▸ **About this task**
After finding the line that contains "Install the rocker arm shafts" in the entries below, retype it and every following line precisely, the last included.

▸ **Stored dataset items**
================
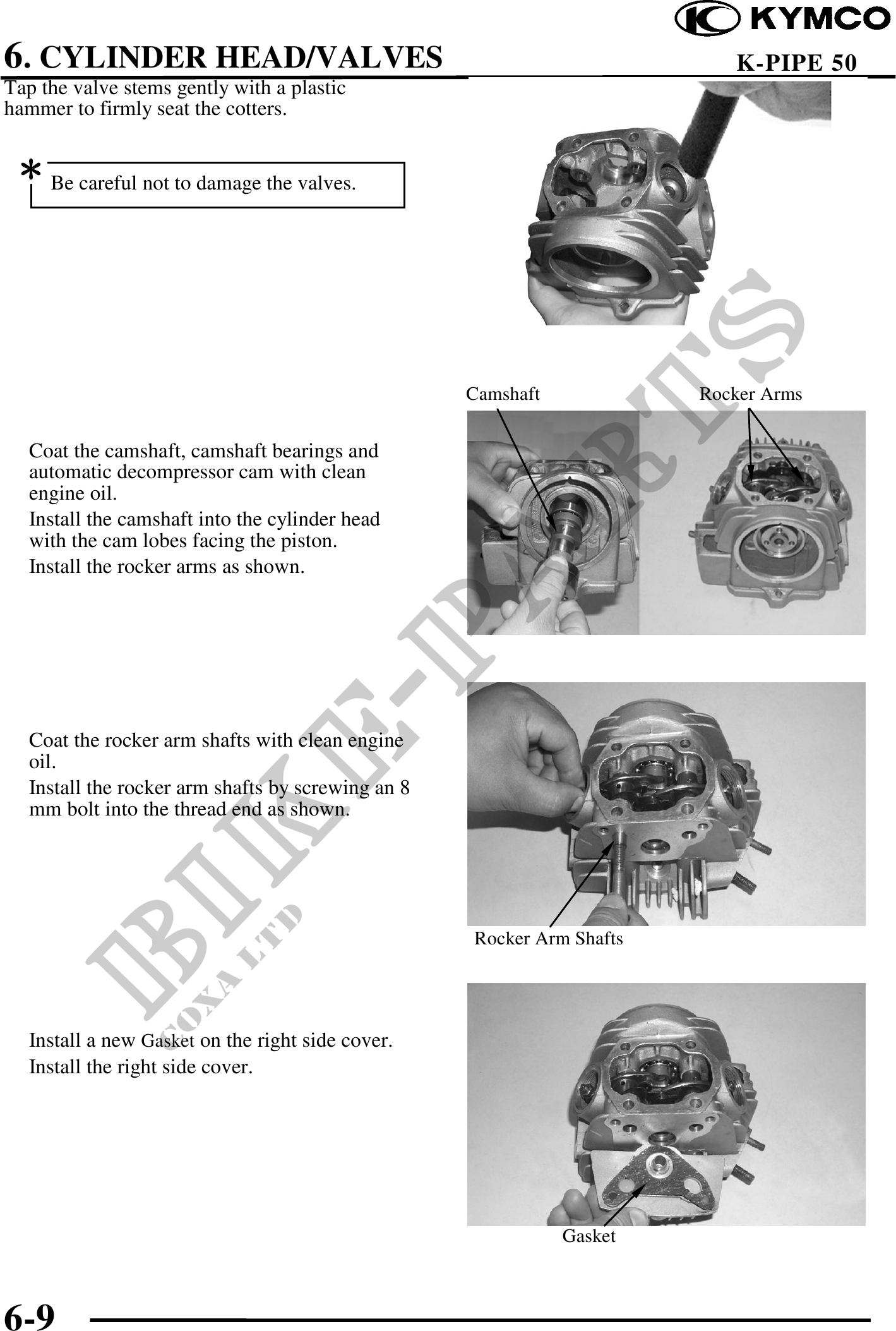 KYMCO

6. CYLINDER HEAD/VALVES

K-PIPE 50

Tap the valve stems gently with a plastic hammer to firmly seat the cotters.

* Be careful not to damage the valves.

Camshaft

Rocker Arms

Coat the camshaft, camshaft bearings and automatic decompressor cam with clean engine oil.

Install the camshaft into the cylinder head with the cam lobes facing the piston.

Install the rocker arms as shown.

Coat the rocker arm shafts with clean engine oil.

Install the rocker arm shafts by screwing an 8 mm bolt into the thread end as shown.

Rocker Arm Shafts

Install a new Gasket on the right side cover.

Install the right side cover.

Gasket

BIKE-PARTS

COXA LTD

6-9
================
▸ **Your solution**
Install the rocker arm shafts by screwing an 8 mm bolt into the thread end as shown.

Rocker Arm Shafts

Install a new Gasket on the right side cover.

Install the right side cover.

Gasket

BIKE-PARTS

COXA LTD

6-9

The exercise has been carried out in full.